#### DATA SHOWN:
*****

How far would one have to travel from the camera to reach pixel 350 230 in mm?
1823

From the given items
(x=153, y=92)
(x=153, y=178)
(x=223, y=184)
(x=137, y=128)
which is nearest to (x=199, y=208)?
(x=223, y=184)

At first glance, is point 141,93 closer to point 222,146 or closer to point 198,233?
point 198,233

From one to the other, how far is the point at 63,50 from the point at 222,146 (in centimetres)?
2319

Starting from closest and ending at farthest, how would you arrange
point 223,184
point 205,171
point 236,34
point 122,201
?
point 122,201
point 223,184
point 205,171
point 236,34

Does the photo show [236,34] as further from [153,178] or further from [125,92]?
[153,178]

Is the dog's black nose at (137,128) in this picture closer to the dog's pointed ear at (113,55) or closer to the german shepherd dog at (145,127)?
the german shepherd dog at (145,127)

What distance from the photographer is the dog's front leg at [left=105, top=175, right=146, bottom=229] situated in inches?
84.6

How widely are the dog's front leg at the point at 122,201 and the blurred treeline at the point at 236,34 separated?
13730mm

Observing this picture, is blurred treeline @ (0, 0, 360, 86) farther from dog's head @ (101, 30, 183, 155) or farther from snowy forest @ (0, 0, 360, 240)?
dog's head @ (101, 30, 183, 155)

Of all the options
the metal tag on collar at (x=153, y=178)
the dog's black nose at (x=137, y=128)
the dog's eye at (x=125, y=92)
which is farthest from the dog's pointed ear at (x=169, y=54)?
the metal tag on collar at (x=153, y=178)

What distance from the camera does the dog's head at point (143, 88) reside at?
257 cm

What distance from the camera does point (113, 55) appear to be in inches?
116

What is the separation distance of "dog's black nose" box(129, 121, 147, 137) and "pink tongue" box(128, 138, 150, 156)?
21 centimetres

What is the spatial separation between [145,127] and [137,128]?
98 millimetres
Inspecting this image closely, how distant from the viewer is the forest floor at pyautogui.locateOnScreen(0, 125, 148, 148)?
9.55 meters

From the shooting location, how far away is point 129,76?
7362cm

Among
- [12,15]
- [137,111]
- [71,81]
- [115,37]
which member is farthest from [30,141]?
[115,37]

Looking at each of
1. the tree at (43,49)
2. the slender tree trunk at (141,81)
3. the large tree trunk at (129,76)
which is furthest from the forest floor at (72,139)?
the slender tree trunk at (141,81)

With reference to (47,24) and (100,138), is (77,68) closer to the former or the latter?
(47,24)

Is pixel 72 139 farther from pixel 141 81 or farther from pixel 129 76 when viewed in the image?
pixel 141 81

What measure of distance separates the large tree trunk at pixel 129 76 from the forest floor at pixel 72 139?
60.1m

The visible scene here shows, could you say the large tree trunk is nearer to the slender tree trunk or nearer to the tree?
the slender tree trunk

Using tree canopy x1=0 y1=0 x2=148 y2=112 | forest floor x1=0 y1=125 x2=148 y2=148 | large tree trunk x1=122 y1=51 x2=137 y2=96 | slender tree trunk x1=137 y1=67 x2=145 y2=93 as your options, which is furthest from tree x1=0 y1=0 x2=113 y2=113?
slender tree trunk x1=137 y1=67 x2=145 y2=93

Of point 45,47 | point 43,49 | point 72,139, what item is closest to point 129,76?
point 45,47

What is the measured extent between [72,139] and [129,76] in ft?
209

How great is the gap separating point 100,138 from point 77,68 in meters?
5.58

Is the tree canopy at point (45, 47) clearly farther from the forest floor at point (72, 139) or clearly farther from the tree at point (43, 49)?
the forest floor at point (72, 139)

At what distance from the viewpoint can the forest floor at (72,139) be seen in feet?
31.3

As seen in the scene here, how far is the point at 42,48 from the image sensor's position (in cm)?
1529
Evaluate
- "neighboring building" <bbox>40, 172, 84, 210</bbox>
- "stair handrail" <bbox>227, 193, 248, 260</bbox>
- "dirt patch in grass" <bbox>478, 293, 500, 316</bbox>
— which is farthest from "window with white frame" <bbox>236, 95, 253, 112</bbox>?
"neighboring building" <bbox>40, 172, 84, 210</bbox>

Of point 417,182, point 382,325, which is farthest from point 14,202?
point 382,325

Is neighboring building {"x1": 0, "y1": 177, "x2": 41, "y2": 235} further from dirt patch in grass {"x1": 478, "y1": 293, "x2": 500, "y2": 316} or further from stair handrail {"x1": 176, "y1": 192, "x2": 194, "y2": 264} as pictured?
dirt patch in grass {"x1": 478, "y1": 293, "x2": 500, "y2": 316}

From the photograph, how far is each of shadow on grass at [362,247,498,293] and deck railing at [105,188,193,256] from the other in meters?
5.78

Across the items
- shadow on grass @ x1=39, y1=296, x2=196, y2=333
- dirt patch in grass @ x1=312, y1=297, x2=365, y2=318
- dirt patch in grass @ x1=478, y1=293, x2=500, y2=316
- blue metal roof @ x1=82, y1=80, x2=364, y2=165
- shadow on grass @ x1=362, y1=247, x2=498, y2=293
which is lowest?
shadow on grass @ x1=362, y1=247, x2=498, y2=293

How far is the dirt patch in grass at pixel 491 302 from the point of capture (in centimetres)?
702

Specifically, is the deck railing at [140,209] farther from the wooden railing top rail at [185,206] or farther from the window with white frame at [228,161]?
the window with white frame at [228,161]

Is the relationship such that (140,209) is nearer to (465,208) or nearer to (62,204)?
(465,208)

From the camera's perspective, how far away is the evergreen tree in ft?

*****

#### WORK REQUIRED:
Reproduce the listing shown above in its entirety, exactly.

#### THE ANSWER:
How far would one have to travel from the camera to reach pixel 350 230 in mm?
1823

From the given items
(x=153, y=92)
(x=153, y=178)
(x=223, y=184)
(x=137, y=128)
which is nearest to (x=199, y=208)?
(x=223, y=184)

At first glance, is point 141,93 closer to point 222,146 or closer to point 198,233?
point 198,233

From one to the other, how far is the point at 63,50 from the point at 222,146 (in centimetres)?
2319

Starting from closest and ending at farthest, how would you arrange
point 223,184
point 205,171
point 236,34
point 122,201
?
point 122,201
point 223,184
point 205,171
point 236,34

Does the photo show [236,34] as further from [153,178] or further from [125,92]?
[153,178]

Is the dog's black nose at (137,128) in this picture closer to the dog's pointed ear at (113,55) or closer to the german shepherd dog at (145,127)?
the german shepherd dog at (145,127)

What distance from the photographer is the dog's front leg at [left=105, top=175, right=146, bottom=229] situated in inches?
84.6

How widely are the dog's front leg at the point at 122,201 and the blurred treeline at the point at 236,34 separated?
13730mm

Observing this picture, is blurred treeline @ (0, 0, 360, 86) farther from dog's head @ (101, 30, 183, 155) or farther from snowy forest @ (0, 0, 360, 240)?
dog's head @ (101, 30, 183, 155)

Of all the options
the metal tag on collar at (x=153, y=178)
the dog's black nose at (x=137, y=128)
the dog's eye at (x=125, y=92)
which is farthest from the dog's pointed ear at (x=169, y=54)?
the metal tag on collar at (x=153, y=178)

What distance from the camera does the dog's head at point (143, 88) reside at?
257 cm

What distance from the camera does point (113, 55) appear to be in inches?
116

What is the separation distance of "dog's black nose" box(129, 121, 147, 137) and "pink tongue" box(128, 138, 150, 156)?
21 centimetres

What is the spatial separation between [145,127] and [137,128]?
98 millimetres
Inspecting this image closely, how distant from the viewer is the forest floor at pyautogui.locateOnScreen(0, 125, 148, 148)?
9.55 meters

From the shooting location, how far away is point 129,76?
7362cm

Among
- [12,15]
- [137,111]
- [71,81]
- [115,37]
which member is farthest from [30,141]?
[115,37]

Looking at each of
1. the tree at (43,49)
2. the slender tree trunk at (141,81)
3. the large tree trunk at (129,76)
which is furthest from the forest floor at (72,139)?
the slender tree trunk at (141,81)

With reference to (47,24) and (100,138), is (77,68) closer to the former or the latter?
(47,24)

Is pixel 72 139 farther from pixel 141 81 or farther from pixel 129 76 when viewed in the image?
pixel 141 81

What measure of distance separates the large tree trunk at pixel 129 76 from the forest floor at pixel 72 139?
60.1m

The visible scene here shows, could you say the large tree trunk is nearer to the slender tree trunk or nearer to the tree?
the slender tree trunk

Using tree canopy x1=0 y1=0 x2=148 y2=112 | forest floor x1=0 y1=125 x2=148 y2=148 | large tree trunk x1=122 y1=51 x2=137 y2=96 | slender tree trunk x1=137 y1=67 x2=145 y2=93 as your options, which is furthest from tree x1=0 y1=0 x2=113 y2=113?
slender tree trunk x1=137 y1=67 x2=145 y2=93

Of point 45,47 | point 43,49 | point 72,139, what item is closest to point 129,76?
point 45,47

What is the measured extent between [72,139] and [129,76] in ft?
209

How great is the gap separating point 100,138 from point 77,68 in meters?
5.58

Is the tree canopy at point (45, 47) clearly farther from the forest floor at point (72, 139) or clearly farther from the tree at point (43, 49)?
the forest floor at point (72, 139)

At what distance from the viewpoint can the forest floor at (72,139) be seen in feet?
31.3

As seen in the scene here, how far is the point at 42,48 from the image sensor's position (in cm)?
1529
Evaluate
- "neighboring building" <bbox>40, 172, 84, 210</bbox>
- "stair handrail" <bbox>227, 193, 248, 260</bbox>
- "dirt patch in grass" <bbox>478, 293, 500, 316</bbox>
— which is farthest from "window with white frame" <bbox>236, 95, 253, 112</bbox>?
"neighboring building" <bbox>40, 172, 84, 210</bbox>

Of point 417,182, point 382,325, which is farthest from point 14,202?
point 382,325

Is neighboring building {"x1": 0, "y1": 177, "x2": 41, "y2": 235} further from dirt patch in grass {"x1": 478, "y1": 293, "x2": 500, "y2": 316} or further from stair handrail {"x1": 176, "y1": 192, "x2": 194, "y2": 264} as pictured?
dirt patch in grass {"x1": 478, "y1": 293, "x2": 500, "y2": 316}

From the photograph, how far is each of shadow on grass at [362,247,498,293] and deck railing at [105,188,193,256] from the other in meters?
5.78

Across the items
- shadow on grass @ x1=39, y1=296, x2=196, y2=333
- dirt patch in grass @ x1=312, y1=297, x2=365, y2=318
- dirt patch in grass @ x1=478, y1=293, x2=500, y2=316
- blue metal roof @ x1=82, y1=80, x2=364, y2=165
- shadow on grass @ x1=362, y1=247, x2=498, y2=293
which is lowest?
shadow on grass @ x1=362, y1=247, x2=498, y2=293

How far is the dirt patch in grass at pixel 491 302 from the point of capture (in centimetres)?
702

Specifically, is the deck railing at [140,209] farther from the wooden railing top rail at [185,206] or farther from the window with white frame at [228,161]?
the window with white frame at [228,161]

Is the relationship such that (140,209) is nearer to (465,208) or nearer to (62,204)?
(465,208)

From the camera's perspective, how far away is the evergreen tree in ft?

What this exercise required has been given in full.